Richard STRAUSS (1864-1949)
Don Juan, Op.20 [16.49]
Till Eulenspiegels lustige Streiche, Op.28 [14.38]
Also sprach Zarathustra, Op.30 [33.44]
Royal Philharmonic Orchestra/Sir Charles Mackerras
rec.. Abbey Road Studios, London, March 1995
These recordings were originally made for the now-defunct Tring label, who specialised in the production of cheap discs for sale mainly through supermarket outlets. As such it will already have attracted many purchasers who would not otherwise regard themselves as fans of classical music. They will have been well served by orchestral performances of the highest order - the RPO horns cover themselves with glory - conducting that is at once sympathetic and characterful, and a natural recording which allows all of Strauss’s glorious counterpoint to be clearly heard.
This reissue will, I hope, attract more such buyers, but they will not be ideally served by James Murray’s new booklet notes. In order fully to appreciate the music of these symphonic poems, the listener needs to have some idea of the exact ideas that Strauss is attempting to convey. Here, although we are given the titles of the individual sections in Also sprach Zarathustra in German, translations are only provided for some of these in the booklet. The appearances of plainchant melodies in the second section, for example, are not only unexplained but unmentioned. The scene where Zarathustra encounters maidens dancing in the woods is described merely as a “waltz”, and although the natural placing of the solo violin in the aural perspective obviates to some extent the unfortunate impression one sometimes receives that the hero has strayed into a Viennese café, nothing is said in the notes about the real inspiration behind the music. The original release credited Hugh Bean as the solo player, but this is no longer mentioned. In the final section the bells – depicting what Nietzsche calls “the deep midnight bell” are a couple of octaves too high, just ordinary tubular bells in fact.
Karajan had a particular affection for this piece – he asked that it should be his first recording for Decca in 1958 – and he took considerable trouble to make sure that the bell sounds were right, as his producer John Culshaw explains in his autobiography Putting the record straight. Indeed any one of his recordings show a greater sympathy for the score, and more character, than Mackerras does here. The latter is for example rather perfunctory and efficient in the philosophical final bars, moving the music along faster than is ideal. The contrast between the unrelated keys at the very end may no longer have the power to disturb that they did at the time of the first performance, but the sense of mystic dissociation and loss of direction that Strauss conveys is missing. The pause after that conclusion before the rushing entry of the strings in Don Juan is far too short, a mere six seconds or so, which leaves an unwary listener with the unfortunate impression that it is simply a continuation of the same piece.
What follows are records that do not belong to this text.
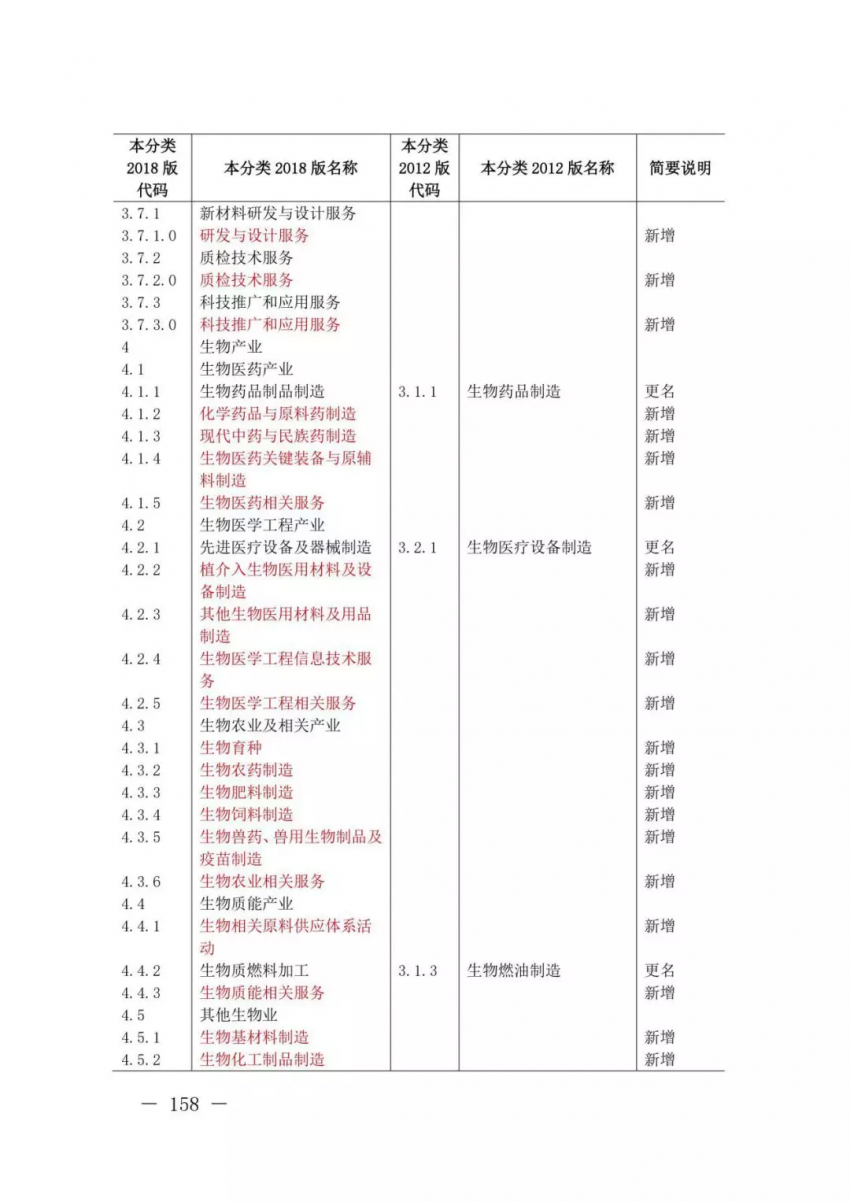 | 本分类2018版代码 | 本分类2018版名称 | 本分类2012版代码 | 本分类2012版名称 | 简要说明 |
|---|---|---|---|---|
| 3.7.1 | 新材料研发与设计服务 | | | |
| 3.7.1.0 | 研发与设计服务 | | | 新增 |
| 3.7.2 | 质检技术服务 | | | |
| 3.7.2.0 | 质检技术服务 | | | 新增 |
| 3.7.3 | 科技推广和应用服务 | | | |
| 3.7.3.0 | 科技推广和应用服务 | | | 新增 |
| 4 | 生物产业 | | | |
| 4.1 | 生物医药产业 | | | |
| 4.1.1 | 生物药品制品制造 | 3.1.1 | 生物药品制造 | 更名 |
| 4.1.2 | 化学药品与原料药制造 | | | 新增 |
| 4.1.3 | 现代中药与民族药制造 | | | 新增 |
| 4.1.4 | 生物医药关键装备与原辅料制造 | | | 新增 |
| 4.1.5 | 生物医药相关服务 | | | 新增 |
| 4.2 | 生物医学工程产业 | | | |
| 4.2.1 | 先进医疗设备及器械制造 | 3.2.1 | 生物医疗设备制造 | 更名 |
| 4.2.2 | 植介入生物医用材料及设备制造 | | | 新增 |
| 4.2.3 | 其他生物医用材料及用品制造 | | | 新增 |
| 4.2.4 | 生物医学工程信息技术服务 | | | 新增 |
| 4.2.5 | 生物医学工程相关服务 | | | 新增 |
| 4.3 | 生物农业及相关产业 | | | |
| 4.3.1 | 生物育种 | | | 新增 |
| 4.3.2 | 生物农药制造 | | | 新增 |
| 4.3.3 | 生物肥料制造 | | | 新增 |
| 4.3.4 | 生物饲料制造 | | | 新增 |
| 4.3.5 | 生物兽药、兽用生物制品及疫苗制造 | | | 新增 |
| 4.3.6 | 生物农业相关服务 | | | 新增 |
| 4.4 | 生物质能产业 | | | |
| 4.4.1 | 生物相关原料供应体系活动 | | | 新增 |
| 4.4.2 | 生物质燃料加工 | 3.1.3 | 生物燃油制造 | 更名 |
| 4.4.3 | 生物质能相关服务 | | | 新增 |
| 4.5 | 其他生物业 | | | |
| 4.5.1 | 生物基材料制造 | | | 新增 |
| 4.5.2 | 生物化工制品制造 | | | 新增 |

— 158 —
The same observation applies at the end of Don Juan, where the first notes of Till Eulenspiegel enter far too soon.
In Till Eulenspiegel the booklet notes are again insufficiently detailed. We are given no explanation of the various adventures of the raffish hero, which leaves such programmatic orchestral details as the sudden appearance of the rattle in the market scene sounding unmotivated. Room however is found in the four pages of booklet text for a page and a half of listings of other CDs reissued by Alto; these include some very interesting items – including re-masterings of the Giulini Don Giovanni and Karajan’s gala Die Fledermaus – but purchasers who may be unfamiliar with the music would have been better served by more detailed information on the music performed on this disc.
Impulse buyers will not be short-changed by the performances themselves, which display plenty of life; but others in search of a bargain may perhaps be better served by Karajan’s Vienna recordings for Decca which still sound excellent even after fifty years – it was after all this recording of Also sprach Zarathustra which, employed by Stanley Kubrick in the soundtrack 2001, finally established the work in the standard repertory. Karajan for example achieves more ‘lift’ in the rushing string passages (track 3, 1.02 et seq in this recording) which erupt in protest against the religious music of the second section. In his Don Juan solo the RPO oboist has a more naturally beautiful tone than Karajan’s somewhat sour VPO player, but the result - despite beautifully poised phrasing and expression - is slightly lacking in character. However the RPO horns make the very most of their rip-roaring moment of glory at 9.43. The hanging of Till Eulenspiegel is vividly portrayed by the piccolo clarinet, but the booklet note gives no explanation for the return of the opening material after that – the notion that the condemned character has now become a folk legend.
The back of the CD box quotes approving remarks from a review published in the Gramophone at the time of the first release, although the Gramophone online archive reveals that in that review David Gutman actually recommended Karajan’s later Berlin DG coupling of the same works - with the addition of the Dance of the seven veils - in preference to this one.
Paul Corfield Godfrey
Listeners are well served by performances of the highest order.